Aan de Franse cultureel antropoloog Claude Lévi-Strauss (1908-2009) heeft de wetenschap heel veel te danken. Hij was de grondlegger van de structurele antropologie, die uitgaat van een (collectieve) grondstructuur welke aan de basis ligt van de verschillende culturele verschijnselen die bestudeerd worden door cultureel antropologen. Volgens Lévi-Strauss moet de cultureel antropoloog daarom de onderliggende parallellen tussen culturen in kaart brengen, omdat juist deze overeenkomsten de universele (en vaak onbewuste) basisbehoeften van de mensheid vertegenwoordigen.
Veldwerk in de tropen
Lévi-Strauss begon zijn carrière als antropoloog in de tropen van Brazilië.

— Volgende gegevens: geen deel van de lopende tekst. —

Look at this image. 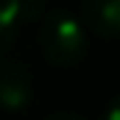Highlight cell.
<instances>
[{
  "label": "cell",
  "mask_w": 120,
  "mask_h": 120,
  "mask_svg": "<svg viewBox=\"0 0 120 120\" xmlns=\"http://www.w3.org/2000/svg\"><path fill=\"white\" fill-rule=\"evenodd\" d=\"M84 48H87V31L75 14L53 11L45 17L39 31V50L50 64L70 67L84 56Z\"/></svg>",
  "instance_id": "1"
},
{
  "label": "cell",
  "mask_w": 120,
  "mask_h": 120,
  "mask_svg": "<svg viewBox=\"0 0 120 120\" xmlns=\"http://www.w3.org/2000/svg\"><path fill=\"white\" fill-rule=\"evenodd\" d=\"M34 98V84L28 73L14 61H0V109L22 112Z\"/></svg>",
  "instance_id": "2"
},
{
  "label": "cell",
  "mask_w": 120,
  "mask_h": 120,
  "mask_svg": "<svg viewBox=\"0 0 120 120\" xmlns=\"http://www.w3.org/2000/svg\"><path fill=\"white\" fill-rule=\"evenodd\" d=\"M45 8V0H0V53L14 42V36L36 20Z\"/></svg>",
  "instance_id": "3"
},
{
  "label": "cell",
  "mask_w": 120,
  "mask_h": 120,
  "mask_svg": "<svg viewBox=\"0 0 120 120\" xmlns=\"http://www.w3.org/2000/svg\"><path fill=\"white\" fill-rule=\"evenodd\" d=\"M87 28L103 39L120 36V0H81Z\"/></svg>",
  "instance_id": "4"
},
{
  "label": "cell",
  "mask_w": 120,
  "mask_h": 120,
  "mask_svg": "<svg viewBox=\"0 0 120 120\" xmlns=\"http://www.w3.org/2000/svg\"><path fill=\"white\" fill-rule=\"evenodd\" d=\"M103 117L106 120H120V95H115V98L103 106Z\"/></svg>",
  "instance_id": "5"
}]
</instances>
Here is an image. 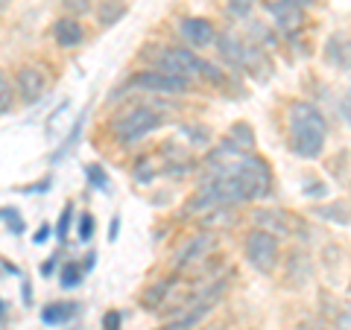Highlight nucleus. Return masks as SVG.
<instances>
[{
	"mask_svg": "<svg viewBox=\"0 0 351 330\" xmlns=\"http://www.w3.org/2000/svg\"><path fill=\"white\" fill-rule=\"evenodd\" d=\"M82 278H85V269L80 266V263H64L62 272H59V281H62V287H64V290L80 287Z\"/></svg>",
	"mask_w": 351,
	"mask_h": 330,
	"instance_id": "22",
	"label": "nucleus"
},
{
	"mask_svg": "<svg viewBox=\"0 0 351 330\" xmlns=\"http://www.w3.org/2000/svg\"><path fill=\"white\" fill-rule=\"evenodd\" d=\"M64 3V9H68V12H73V15H85V12H91V0H62Z\"/></svg>",
	"mask_w": 351,
	"mask_h": 330,
	"instance_id": "28",
	"label": "nucleus"
},
{
	"mask_svg": "<svg viewBox=\"0 0 351 330\" xmlns=\"http://www.w3.org/2000/svg\"><path fill=\"white\" fill-rule=\"evenodd\" d=\"M44 91H47V73L36 64H27V68H21L15 73V94H21V100L24 103H38Z\"/></svg>",
	"mask_w": 351,
	"mask_h": 330,
	"instance_id": "8",
	"label": "nucleus"
},
{
	"mask_svg": "<svg viewBox=\"0 0 351 330\" xmlns=\"http://www.w3.org/2000/svg\"><path fill=\"white\" fill-rule=\"evenodd\" d=\"M290 149L299 158H319L328 140V120L313 103H293L290 105Z\"/></svg>",
	"mask_w": 351,
	"mask_h": 330,
	"instance_id": "1",
	"label": "nucleus"
},
{
	"mask_svg": "<svg viewBox=\"0 0 351 330\" xmlns=\"http://www.w3.org/2000/svg\"><path fill=\"white\" fill-rule=\"evenodd\" d=\"M85 117H88V108H85V112L80 114V120H76V123H73V129L68 131V138H64V144L56 149V152H53V164H56V161H62L64 155H68V152L76 147V140H80V135H82V129H85Z\"/></svg>",
	"mask_w": 351,
	"mask_h": 330,
	"instance_id": "17",
	"label": "nucleus"
},
{
	"mask_svg": "<svg viewBox=\"0 0 351 330\" xmlns=\"http://www.w3.org/2000/svg\"><path fill=\"white\" fill-rule=\"evenodd\" d=\"M202 330H223V327H202Z\"/></svg>",
	"mask_w": 351,
	"mask_h": 330,
	"instance_id": "38",
	"label": "nucleus"
},
{
	"mask_svg": "<svg viewBox=\"0 0 351 330\" xmlns=\"http://www.w3.org/2000/svg\"><path fill=\"white\" fill-rule=\"evenodd\" d=\"M223 170L232 175L240 202H258L263 196H269V190H272V170L261 155L240 152V155H234Z\"/></svg>",
	"mask_w": 351,
	"mask_h": 330,
	"instance_id": "2",
	"label": "nucleus"
},
{
	"mask_svg": "<svg viewBox=\"0 0 351 330\" xmlns=\"http://www.w3.org/2000/svg\"><path fill=\"white\" fill-rule=\"evenodd\" d=\"M267 12L276 21V27L281 32H299L304 24V12L302 6L290 3V0H276V3H267Z\"/></svg>",
	"mask_w": 351,
	"mask_h": 330,
	"instance_id": "9",
	"label": "nucleus"
},
{
	"mask_svg": "<svg viewBox=\"0 0 351 330\" xmlns=\"http://www.w3.org/2000/svg\"><path fill=\"white\" fill-rule=\"evenodd\" d=\"M252 3H255V0H228V9H232V15L246 18L249 9H252Z\"/></svg>",
	"mask_w": 351,
	"mask_h": 330,
	"instance_id": "30",
	"label": "nucleus"
},
{
	"mask_svg": "<svg viewBox=\"0 0 351 330\" xmlns=\"http://www.w3.org/2000/svg\"><path fill=\"white\" fill-rule=\"evenodd\" d=\"M123 327V313H117V310H108L103 316V330H120Z\"/></svg>",
	"mask_w": 351,
	"mask_h": 330,
	"instance_id": "29",
	"label": "nucleus"
},
{
	"mask_svg": "<svg viewBox=\"0 0 351 330\" xmlns=\"http://www.w3.org/2000/svg\"><path fill=\"white\" fill-rule=\"evenodd\" d=\"M223 290H226V281H217L214 287H208L199 299H196V304L191 307L188 313H182V316H176L170 325H164L161 330H193V327H199V322L208 316L217 307V299L223 295Z\"/></svg>",
	"mask_w": 351,
	"mask_h": 330,
	"instance_id": "7",
	"label": "nucleus"
},
{
	"mask_svg": "<svg viewBox=\"0 0 351 330\" xmlns=\"http://www.w3.org/2000/svg\"><path fill=\"white\" fill-rule=\"evenodd\" d=\"M15 105V88H12V79L0 71V114H9Z\"/></svg>",
	"mask_w": 351,
	"mask_h": 330,
	"instance_id": "23",
	"label": "nucleus"
},
{
	"mask_svg": "<svg viewBox=\"0 0 351 330\" xmlns=\"http://www.w3.org/2000/svg\"><path fill=\"white\" fill-rule=\"evenodd\" d=\"M214 243H217V237L211 234V231H205V234H196L191 243L179 251V257H176V269H188V266H193V263H199L208 255V251L214 249Z\"/></svg>",
	"mask_w": 351,
	"mask_h": 330,
	"instance_id": "10",
	"label": "nucleus"
},
{
	"mask_svg": "<svg viewBox=\"0 0 351 330\" xmlns=\"http://www.w3.org/2000/svg\"><path fill=\"white\" fill-rule=\"evenodd\" d=\"M47 240H50V225H41V228L36 231V234H32V243H36V246L47 243Z\"/></svg>",
	"mask_w": 351,
	"mask_h": 330,
	"instance_id": "31",
	"label": "nucleus"
},
{
	"mask_svg": "<svg viewBox=\"0 0 351 330\" xmlns=\"http://www.w3.org/2000/svg\"><path fill=\"white\" fill-rule=\"evenodd\" d=\"M56 260H59V257H50V260L41 266V272H44V275H50V272H53V266H56Z\"/></svg>",
	"mask_w": 351,
	"mask_h": 330,
	"instance_id": "33",
	"label": "nucleus"
},
{
	"mask_svg": "<svg viewBox=\"0 0 351 330\" xmlns=\"http://www.w3.org/2000/svg\"><path fill=\"white\" fill-rule=\"evenodd\" d=\"M73 330H82V327H73Z\"/></svg>",
	"mask_w": 351,
	"mask_h": 330,
	"instance_id": "39",
	"label": "nucleus"
},
{
	"mask_svg": "<svg viewBox=\"0 0 351 330\" xmlns=\"http://www.w3.org/2000/svg\"><path fill=\"white\" fill-rule=\"evenodd\" d=\"M325 56L331 62V68L337 71H348V36H331L325 47Z\"/></svg>",
	"mask_w": 351,
	"mask_h": 330,
	"instance_id": "16",
	"label": "nucleus"
},
{
	"mask_svg": "<svg viewBox=\"0 0 351 330\" xmlns=\"http://www.w3.org/2000/svg\"><path fill=\"white\" fill-rule=\"evenodd\" d=\"M123 15H126V6L120 3V0H103V6H100V24L103 27H114Z\"/></svg>",
	"mask_w": 351,
	"mask_h": 330,
	"instance_id": "19",
	"label": "nucleus"
},
{
	"mask_svg": "<svg viewBox=\"0 0 351 330\" xmlns=\"http://www.w3.org/2000/svg\"><path fill=\"white\" fill-rule=\"evenodd\" d=\"M182 36L184 41L191 44V47H208V44H214L217 32H214V24L205 18H184L182 21Z\"/></svg>",
	"mask_w": 351,
	"mask_h": 330,
	"instance_id": "11",
	"label": "nucleus"
},
{
	"mask_svg": "<svg viewBox=\"0 0 351 330\" xmlns=\"http://www.w3.org/2000/svg\"><path fill=\"white\" fill-rule=\"evenodd\" d=\"M170 287H173V281H158L156 283V290H149L147 292V307H158V304H164V295L170 292Z\"/></svg>",
	"mask_w": 351,
	"mask_h": 330,
	"instance_id": "27",
	"label": "nucleus"
},
{
	"mask_svg": "<svg viewBox=\"0 0 351 330\" xmlns=\"http://www.w3.org/2000/svg\"><path fill=\"white\" fill-rule=\"evenodd\" d=\"M299 330H313V325H302V327H299Z\"/></svg>",
	"mask_w": 351,
	"mask_h": 330,
	"instance_id": "37",
	"label": "nucleus"
},
{
	"mask_svg": "<svg viewBox=\"0 0 351 330\" xmlns=\"http://www.w3.org/2000/svg\"><path fill=\"white\" fill-rule=\"evenodd\" d=\"M9 6V0H0V12H3V9Z\"/></svg>",
	"mask_w": 351,
	"mask_h": 330,
	"instance_id": "36",
	"label": "nucleus"
},
{
	"mask_svg": "<svg viewBox=\"0 0 351 330\" xmlns=\"http://www.w3.org/2000/svg\"><path fill=\"white\" fill-rule=\"evenodd\" d=\"M85 179L94 190H100V193L112 190V181H108V175H106V170L100 167V164H85Z\"/></svg>",
	"mask_w": 351,
	"mask_h": 330,
	"instance_id": "20",
	"label": "nucleus"
},
{
	"mask_svg": "<svg viewBox=\"0 0 351 330\" xmlns=\"http://www.w3.org/2000/svg\"><path fill=\"white\" fill-rule=\"evenodd\" d=\"M255 223L263 231H269V234H290V231H293V219L284 211H258Z\"/></svg>",
	"mask_w": 351,
	"mask_h": 330,
	"instance_id": "15",
	"label": "nucleus"
},
{
	"mask_svg": "<svg viewBox=\"0 0 351 330\" xmlns=\"http://www.w3.org/2000/svg\"><path fill=\"white\" fill-rule=\"evenodd\" d=\"M117 231H120V216L112 219V228H108V240H117Z\"/></svg>",
	"mask_w": 351,
	"mask_h": 330,
	"instance_id": "32",
	"label": "nucleus"
},
{
	"mask_svg": "<svg viewBox=\"0 0 351 330\" xmlns=\"http://www.w3.org/2000/svg\"><path fill=\"white\" fill-rule=\"evenodd\" d=\"M217 44H219V56H223L232 68H243V59H246V44L240 41L237 36H232V32H226V36H219V38H214Z\"/></svg>",
	"mask_w": 351,
	"mask_h": 330,
	"instance_id": "13",
	"label": "nucleus"
},
{
	"mask_svg": "<svg viewBox=\"0 0 351 330\" xmlns=\"http://www.w3.org/2000/svg\"><path fill=\"white\" fill-rule=\"evenodd\" d=\"M243 251H246V260L252 269H258L261 275H269L272 269L278 266V257H281V246H278V237L269 234L263 228H255L246 234V243H243Z\"/></svg>",
	"mask_w": 351,
	"mask_h": 330,
	"instance_id": "5",
	"label": "nucleus"
},
{
	"mask_svg": "<svg viewBox=\"0 0 351 330\" xmlns=\"http://www.w3.org/2000/svg\"><path fill=\"white\" fill-rule=\"evenodd\" d=\"M316 216L322 219H331V223L348 228V205L346 202H337V205H325V207H316Z\"/></svg>",
	"mask_w": 351,
	"mask_h": 330,
	"instance_id": "21",
	"label": "nucleus"
},
{
	"mask_svg": "<svg viewBox=\"0 0 351 330\" xmlns=\"http://www.w3.org/2000/svg\"><path fill=\"white\" fill-rule=\"evenodd\" d=\"M290 3H295V6H302V9H304V6H313L316 0H290Z\"/></svg>",
	"mask_w": 351,
	"mask_h": 330,
	"instance_id": "34",
	"label": "nucleus"
},
{
	"mask_svg": "<svg viewBox=\"0 0 351 330\" xmlns=\"http://www.w3.org/2000/svg\"><path fill=\"white\" fill-rule=\"evenodd\" d=\"M76 313H80V304H76V301H56V304H47L41 310V322L50 325V327H56V325L71 322Z\"/></svg>",
	"mask_w": 351,
	"mask_h": 330,
	"instance_id": "14",
	"label": "nucleus"
},
{
	"mask_svg": "<svg viewBox=\"0 0 351 330\" xmlns=\"http://www.w3.org/2000/svg\"><path fill=\"white\" fill-rule=\"evenodd\" d=\"M156 68L161 71H170V73H179V76H202L208 82H223V71H217V64L199 59L193 50L188 47H164L156 53Z\"/></svg>",
	"mask_w": 351,
	"mask_h": 330,
	"instance_id": "3",
	"label": "nucleus"
},
{
	"mask_svg": "<svg viewBox=\"0 0 351 330\" xmlns=\"http://www.w3.org/2000/svg\"><path fill=\"white\" fill-rule=\"evenodd\" d=\"M71 223H73V205H64V211H62L59 223H56V237H59V243H64V240H68Z\"/></svg>",
	"mask_w": 351,
	"mask_h": 330,
	"instance_id": "26",
	"label": "nucleus"
},
{
	"mask_svg": "<svg viewBox=\"0 0 351 330\" xmlns=\"http://www.w3.org/2000/svg\"><path fill=\"white\" fill-rule=\"evenodd\" d=\"M164 117L158 108H152V105H138V108H129V112L120 114L114 123H112V135L120 147H132V144H138L141 138H147L149 131H156L164 126Z\"/></svg>",
	"mask_w": 351,
	"mask_h": 330,
	"instance_id": "4",
	"label": "nucleus"
},
{
	"mask_svg": "<svg viewBox=\"0 0 351 330\" xmlns=\"http://www.w3.org/2000/svg\"><path fill=\"white\" fill-rule=\"evenodd\" d=\"M0 219L12 228V234H24V216L18 214V207H0Z\"/></svg>",
	"mask_w": 351,
	"mask_h": 330,
	"instance_id": "24",
	"label": "nucleus"
},
{
	"mask_svg": "<svg viewBox=\"0 0 351 330\" xmlns=\"http://www.w3.org/2000/svg\"><path fill=\"white\" fill-rule=\"evenodd\" d=\"M6 316V304H3V299H0V318Z\"/></svg>",
	"mask_w": 351,
	"mask_h": 330,
	"instance_id": "35",
	"label": "nucleus"
},
{
	"mask_svg": "<svg viewBox=\"0 0 351 330\" xmlns=\"http://www.w3.org/2000/svg\"><path fill=\"white\" fill-rule=\"evenodd\" d=\"M132 88H141V91H147V94H188L191 91V79L188 76H179V73H170V71H141L135 79L129 82Z\"/></svg>",
	"mask_w": 351,
	"mask_h": 330,
	"instance_id": "6",
	"label": "nucleus"
},
{
	"mask_svg": "<svg viewBox=\"0 0 351 330\" xmlns=\"http://www.w3.org/2000/svg\"><path fill=\"white\" fill-rule=\"evenodd\" d=\"M228 144H234L237 149H252L255 147V131H252V126L246 123H234L232 131H228Z\"/></svg>",
	"mask_w": 351,
	"mask_h": 330,
	"instance_id": "18",
	"label": "nucleus"
},
{
	"mask_svg": "<svg viewBox=\"0 0 351 330\" xmlns=\"http://www.w3.org/2000/svg\"><path fill=\"white\" fill-rule=\"evenodd\" d=\"M94 231H97V223H94V216L82 211L80 216V223H76V237H80V243H88V240L94 237Z\"/></svg>",
	"mask_w": 351,
	"mask_h": 330,
	"instance_id": "25",
	"label": "nucleus"
},
{
	"mask_svg": "<svg viewBox=\"0 0 351 330\" xmlns=\"http://www.w3.org/2000/svg\"><path fill=\"white\" fill-rule=\"evenodd\" d=\"M53 38H56L59 47L73 50V47H80L82 44L85 32H82V24L76 18H59L56 24H53Z\"/></svg>",
	"mask_w": 351,
	"mask_h": 330,
	"instance_id": "12",
	"label": "nucleus"
}]
</instances>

Hij bestudeerde de Indiaanse culturen van het Amazonegebied en heeft zijn observaties en bevindingen opgetekend, die later in boekvorm werden gepresenteerd aan het publiek. Dit boek ‘Tristes Tropiques’ is ook in het Nederlands vertaald en is nog steeds verkrijgbaar in de boekhandel.
Primitief?
Volgens Lévi-Strauss is het bestaan van een zogenaamde primitieve cultuur gebaseerd op een archaïsche illusie. Het is louter een veroordeling. Lévi-Strauss vergelijkt iemand uit een andere (“primitieve”) cultuur met een pasgeboren kind. Beiden zijn nog onaangepast wat betreft de cultuur waarin ze zich op dat moment bevinden en allebei zijn ze uiteindelijk in staat om zich de gewoonten van die cultuur eigen te maken. Waarom de zogenaamde vreemdeling bestempelen als ‘primitief’? Het pasgeboren kind wordt toch ook niet primitief genoemd?